I take all of this to be mostly orthogonal to the question of whether trained agents are aware of their reward function, for example.
I’m very confused about what you’re trying to say. In my mind:
“Reward function” is whatever you put in the reward function slot in the RL algorithm that you’re using.
“Success” (in technical alignment) is if the AI is trying to doing things that you (the human programmer) wanted it to be trying to do, via methods that you generally wanted it to be using, etc.
A “success metric” is a thing that might or might not exist at all, but if it did exist, it would be code that computes a number such that, when the number is high, you have “success” (previous bullet).
Maybe I’m finding your comments confusing because you’re adopting the AI’s normative frame instead of the human programmer’s? …But you used the word “interpretation”. Who or what is “interpreting” the reward function? The AI? The human? If the latter, why does it matter? (I care a lot about what some piece of AI code will actually do when you run it, but I don’t directly care about how humans “interpret” that code.)
Or are you saying that some RL algorithms have a “constitutive” reward function while other RL algorithms have an “evidential” reward function? If so, can you name one or more RL algorithms from each category?
I read your linked post but found it unhelpful, sorry.
Thanks for responding again. This would probably benefit from a longer and more precise writeup if there is anything of value to be said, but I think that some of the confusion you raised here is something I can clarify.
You are correct that by “success metric” I meant success from the agent’s (in this case an AI’s) own perspective, not that of a principal aiming to align it. Really, all I had in mind was a framework-neutral expression for the value that is being maximized in any expected value representation of an agent. So this is meant to denote the number that “counts as success” for the agent themselves.
On the “interpretation” point, this was probably a poor choice of words on my part. I meant to say that reward functions typically play two roles in RL agents: (a) they determine what counts as valuable for the agent (i.e. what I intended to express with a success metric above) and (b) signals whether a state is valuable in that way. My point was that, in principle, these functions can come apart. For example, you can have a function that provides a noisy signal about a quantity that the agent is maximizing in expectation, without that signal itself being the thing the agent aims to maximize. In this case, the signal is merely evidence. (See below).
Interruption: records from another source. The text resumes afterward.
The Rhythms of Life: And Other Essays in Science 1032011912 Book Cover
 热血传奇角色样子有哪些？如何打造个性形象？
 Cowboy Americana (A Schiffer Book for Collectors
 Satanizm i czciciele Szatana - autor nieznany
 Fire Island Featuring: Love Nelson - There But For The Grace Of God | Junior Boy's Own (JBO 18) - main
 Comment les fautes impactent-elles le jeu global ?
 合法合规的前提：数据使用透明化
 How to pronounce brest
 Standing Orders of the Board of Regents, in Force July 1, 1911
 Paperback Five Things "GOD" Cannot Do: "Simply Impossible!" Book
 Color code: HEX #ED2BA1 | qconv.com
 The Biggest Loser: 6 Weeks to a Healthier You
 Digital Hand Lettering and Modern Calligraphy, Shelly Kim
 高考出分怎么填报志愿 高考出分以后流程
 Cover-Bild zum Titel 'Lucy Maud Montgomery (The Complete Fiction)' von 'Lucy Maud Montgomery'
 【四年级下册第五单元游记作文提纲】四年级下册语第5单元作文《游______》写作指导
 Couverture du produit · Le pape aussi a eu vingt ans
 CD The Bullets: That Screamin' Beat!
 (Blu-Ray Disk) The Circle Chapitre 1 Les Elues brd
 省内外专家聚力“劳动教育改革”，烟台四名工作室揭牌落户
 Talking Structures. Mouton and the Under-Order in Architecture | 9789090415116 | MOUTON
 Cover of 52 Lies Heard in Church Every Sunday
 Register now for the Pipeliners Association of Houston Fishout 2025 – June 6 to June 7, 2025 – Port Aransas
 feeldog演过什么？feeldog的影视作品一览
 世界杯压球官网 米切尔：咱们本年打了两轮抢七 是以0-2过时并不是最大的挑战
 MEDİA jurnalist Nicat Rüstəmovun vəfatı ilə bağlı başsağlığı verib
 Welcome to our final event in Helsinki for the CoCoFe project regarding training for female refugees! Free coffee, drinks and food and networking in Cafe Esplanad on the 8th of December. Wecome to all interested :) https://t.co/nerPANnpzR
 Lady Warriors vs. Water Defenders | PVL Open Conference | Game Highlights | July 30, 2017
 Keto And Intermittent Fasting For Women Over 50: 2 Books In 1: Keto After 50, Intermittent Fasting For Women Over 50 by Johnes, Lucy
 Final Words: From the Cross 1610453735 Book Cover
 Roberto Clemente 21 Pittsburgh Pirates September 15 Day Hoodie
My language above was meant to say that a reward function that performs both of these roles is constitutive, by both determining and evincing what has value. While one that is evidential merely evinces what has value, and that value can be some other quantity that is not the reward signal itself. So:
Yes, so what I’m saying makes sense only if this is true. And I think it is. So standard TD-learning for example has a unified (“constitutive”) reward function, in that the observed reward r is both what is (in long-term discounted expectation) being approximated by a value function, and a signal about the value of states. But yes, we can also construct an algorithm where the agent is optimizing for some underlying “intrinsic value” (i.e. what I called the success metric above) θi, and observes r as a noisy signal about θi (e.g. r=θi+ε, where ε∼N(0,σ2)). In this case, the reward signal plays “merely” an evidential function.
I don’t know a well-known algorithm that fits this bill well, but I would think Bayesian RL algorithms like BOSS can be adapted to it. And Cooperative Inverse Reinforcement Learning is definitely using some similar ideas, though then the latent value is often explicitly assumed to be a human reward function. My point here is rather that sheer uncertainty can be exploited to change incentives. For example, it’s not clear that you have an incentive to wirehead a reward signal if you’re not optimizing for its output, as that would just be deliberately introducing noise.